4) Auto Following Scripts and Services: Get followed by following

  • Summary: A variety of services have been released that will find followers for your account to follow, then do an auto-follow script that will add them. The hope is that many of them will auto follow you back, out of courtesy, in order to increase follower amount. The downside? It can look spammy, and many who return the follow are often bots.
  • How they do it: Similar to the Usocial service, they find followers (sorted by keyword, geo, name, etc) and start to follow. There’s a limit to how many Twitter will let a script auto follow per day. After a few days, the Twitter account will be following thousands of other accounts, and the hope is that many will follow in return.

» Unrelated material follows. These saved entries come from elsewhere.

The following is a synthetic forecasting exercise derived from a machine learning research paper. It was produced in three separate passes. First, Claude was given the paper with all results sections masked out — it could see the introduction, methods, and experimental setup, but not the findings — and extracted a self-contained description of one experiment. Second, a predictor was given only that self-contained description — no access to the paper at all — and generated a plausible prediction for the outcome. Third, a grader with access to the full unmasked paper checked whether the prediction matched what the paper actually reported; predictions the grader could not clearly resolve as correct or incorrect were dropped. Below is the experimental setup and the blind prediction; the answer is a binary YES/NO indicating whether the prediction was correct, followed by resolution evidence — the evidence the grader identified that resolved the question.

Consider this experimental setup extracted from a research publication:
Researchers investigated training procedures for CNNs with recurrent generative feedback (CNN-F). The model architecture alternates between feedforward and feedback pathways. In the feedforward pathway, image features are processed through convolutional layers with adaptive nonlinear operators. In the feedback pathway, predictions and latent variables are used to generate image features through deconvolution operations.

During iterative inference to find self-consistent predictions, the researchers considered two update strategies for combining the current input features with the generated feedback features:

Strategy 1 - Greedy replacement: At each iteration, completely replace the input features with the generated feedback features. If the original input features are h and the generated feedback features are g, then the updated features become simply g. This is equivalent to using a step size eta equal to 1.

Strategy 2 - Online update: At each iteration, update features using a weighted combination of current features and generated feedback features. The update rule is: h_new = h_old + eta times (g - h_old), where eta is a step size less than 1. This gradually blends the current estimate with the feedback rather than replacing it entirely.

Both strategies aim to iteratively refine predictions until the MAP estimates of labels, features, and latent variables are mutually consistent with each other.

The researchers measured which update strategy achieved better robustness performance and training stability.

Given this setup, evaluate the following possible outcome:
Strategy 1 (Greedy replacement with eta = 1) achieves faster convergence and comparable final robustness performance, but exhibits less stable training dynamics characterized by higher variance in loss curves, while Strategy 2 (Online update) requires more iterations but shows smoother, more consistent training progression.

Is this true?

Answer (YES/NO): NO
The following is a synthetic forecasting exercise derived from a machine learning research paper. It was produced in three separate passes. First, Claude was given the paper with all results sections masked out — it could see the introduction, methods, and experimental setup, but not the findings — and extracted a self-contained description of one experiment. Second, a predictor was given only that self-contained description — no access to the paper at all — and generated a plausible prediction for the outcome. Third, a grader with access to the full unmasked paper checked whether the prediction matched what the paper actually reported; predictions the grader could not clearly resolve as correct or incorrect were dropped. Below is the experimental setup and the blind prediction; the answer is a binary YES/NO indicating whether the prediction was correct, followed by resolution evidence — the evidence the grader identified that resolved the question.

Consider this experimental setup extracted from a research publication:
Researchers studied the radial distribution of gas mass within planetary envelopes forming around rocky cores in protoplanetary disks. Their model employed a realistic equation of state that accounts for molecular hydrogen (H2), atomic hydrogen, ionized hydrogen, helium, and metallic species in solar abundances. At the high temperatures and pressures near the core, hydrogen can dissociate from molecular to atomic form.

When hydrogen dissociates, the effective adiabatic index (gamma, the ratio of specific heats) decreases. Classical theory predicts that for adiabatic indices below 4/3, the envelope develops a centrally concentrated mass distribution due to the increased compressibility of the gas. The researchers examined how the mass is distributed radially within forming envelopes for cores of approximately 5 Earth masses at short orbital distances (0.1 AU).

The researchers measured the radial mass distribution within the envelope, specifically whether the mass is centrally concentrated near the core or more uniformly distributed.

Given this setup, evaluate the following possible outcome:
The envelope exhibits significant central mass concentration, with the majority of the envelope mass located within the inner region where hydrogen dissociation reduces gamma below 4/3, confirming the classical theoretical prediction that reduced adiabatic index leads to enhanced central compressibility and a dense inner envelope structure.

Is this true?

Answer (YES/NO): YES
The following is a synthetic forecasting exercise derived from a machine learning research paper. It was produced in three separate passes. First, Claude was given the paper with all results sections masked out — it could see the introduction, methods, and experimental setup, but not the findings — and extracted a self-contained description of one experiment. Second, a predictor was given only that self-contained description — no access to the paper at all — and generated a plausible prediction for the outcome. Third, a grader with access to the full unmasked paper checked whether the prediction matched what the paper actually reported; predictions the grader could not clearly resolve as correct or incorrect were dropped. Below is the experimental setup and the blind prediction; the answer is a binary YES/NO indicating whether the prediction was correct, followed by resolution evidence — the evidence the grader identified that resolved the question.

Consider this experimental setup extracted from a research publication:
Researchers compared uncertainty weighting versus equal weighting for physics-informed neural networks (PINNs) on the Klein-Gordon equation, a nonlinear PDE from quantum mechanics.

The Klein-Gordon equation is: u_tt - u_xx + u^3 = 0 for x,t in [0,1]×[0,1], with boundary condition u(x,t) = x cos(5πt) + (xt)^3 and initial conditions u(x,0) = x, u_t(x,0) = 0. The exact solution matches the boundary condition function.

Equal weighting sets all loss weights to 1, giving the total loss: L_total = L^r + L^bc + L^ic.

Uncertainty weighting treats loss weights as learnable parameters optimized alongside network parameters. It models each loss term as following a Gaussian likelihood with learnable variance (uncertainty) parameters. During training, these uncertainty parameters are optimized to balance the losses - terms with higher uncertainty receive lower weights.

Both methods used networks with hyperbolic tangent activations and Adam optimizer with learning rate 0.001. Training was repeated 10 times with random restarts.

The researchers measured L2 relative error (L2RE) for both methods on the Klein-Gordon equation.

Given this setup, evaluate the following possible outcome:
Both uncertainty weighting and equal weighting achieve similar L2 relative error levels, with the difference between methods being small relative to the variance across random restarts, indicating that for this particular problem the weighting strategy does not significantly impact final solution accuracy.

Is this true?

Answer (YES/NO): NO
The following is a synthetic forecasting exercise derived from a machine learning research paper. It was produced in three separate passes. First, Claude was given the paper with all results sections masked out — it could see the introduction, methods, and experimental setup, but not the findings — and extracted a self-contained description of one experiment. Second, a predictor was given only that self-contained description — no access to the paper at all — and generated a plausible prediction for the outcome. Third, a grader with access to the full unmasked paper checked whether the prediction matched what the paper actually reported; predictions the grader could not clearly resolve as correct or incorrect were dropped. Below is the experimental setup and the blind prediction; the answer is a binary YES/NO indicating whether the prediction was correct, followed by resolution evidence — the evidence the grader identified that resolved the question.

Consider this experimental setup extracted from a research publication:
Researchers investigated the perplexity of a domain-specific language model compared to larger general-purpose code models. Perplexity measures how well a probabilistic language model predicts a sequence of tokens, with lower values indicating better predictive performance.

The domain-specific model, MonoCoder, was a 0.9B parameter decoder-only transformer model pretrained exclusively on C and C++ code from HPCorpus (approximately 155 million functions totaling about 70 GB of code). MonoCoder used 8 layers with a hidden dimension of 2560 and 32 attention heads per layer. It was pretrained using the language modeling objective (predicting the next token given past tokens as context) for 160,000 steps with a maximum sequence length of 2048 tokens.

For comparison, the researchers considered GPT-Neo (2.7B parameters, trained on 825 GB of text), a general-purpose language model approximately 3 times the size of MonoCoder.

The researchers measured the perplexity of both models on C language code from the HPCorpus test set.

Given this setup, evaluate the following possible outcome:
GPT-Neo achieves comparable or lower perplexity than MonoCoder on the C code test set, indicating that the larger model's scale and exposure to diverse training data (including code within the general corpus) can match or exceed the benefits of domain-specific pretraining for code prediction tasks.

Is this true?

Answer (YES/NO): NO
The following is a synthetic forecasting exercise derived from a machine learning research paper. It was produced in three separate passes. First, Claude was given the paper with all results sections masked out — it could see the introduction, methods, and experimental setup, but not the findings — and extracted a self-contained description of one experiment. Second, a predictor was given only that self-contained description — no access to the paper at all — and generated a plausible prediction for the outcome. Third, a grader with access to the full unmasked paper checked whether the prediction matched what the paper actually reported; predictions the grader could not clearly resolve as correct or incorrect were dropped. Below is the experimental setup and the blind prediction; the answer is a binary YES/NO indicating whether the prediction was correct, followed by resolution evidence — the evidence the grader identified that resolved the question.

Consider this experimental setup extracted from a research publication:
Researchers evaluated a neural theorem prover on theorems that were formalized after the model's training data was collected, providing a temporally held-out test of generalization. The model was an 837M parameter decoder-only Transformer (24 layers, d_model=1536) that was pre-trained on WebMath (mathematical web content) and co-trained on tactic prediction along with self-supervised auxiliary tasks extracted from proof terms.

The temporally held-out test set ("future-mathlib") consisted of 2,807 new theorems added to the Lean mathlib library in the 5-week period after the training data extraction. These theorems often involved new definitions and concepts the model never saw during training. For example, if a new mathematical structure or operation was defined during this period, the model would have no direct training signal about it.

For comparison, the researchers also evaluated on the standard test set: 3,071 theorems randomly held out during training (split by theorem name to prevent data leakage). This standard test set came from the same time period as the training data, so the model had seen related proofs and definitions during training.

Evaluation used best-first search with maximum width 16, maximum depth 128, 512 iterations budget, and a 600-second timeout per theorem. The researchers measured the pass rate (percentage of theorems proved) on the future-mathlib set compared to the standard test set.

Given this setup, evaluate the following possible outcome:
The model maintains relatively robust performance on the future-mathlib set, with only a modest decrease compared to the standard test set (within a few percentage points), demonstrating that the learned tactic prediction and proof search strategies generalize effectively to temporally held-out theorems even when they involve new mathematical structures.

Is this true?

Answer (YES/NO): NO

  • This is the same as: Cross linking and link farms. Websites a few years ago would share cross links in hoping of increasing their page rank –soon Google caught on to this and started to regulate. A whole industry of ‘link farms’ emerged, however some of the sites involved with this were penalized by Google.
  • Benefits: Cheap way to get lots of followers.
  • Risks: Brand damage by being somewhat spammish, and many of the return followers are likely bots just returning the follow. As a result, the returns for this may not be mixed: some new followers may be your target market, although not all will be the ideal individual.
  • Costs: I’ve heard of package that can add a few thousand followers for around $25-$100, it’s just a simple script to run.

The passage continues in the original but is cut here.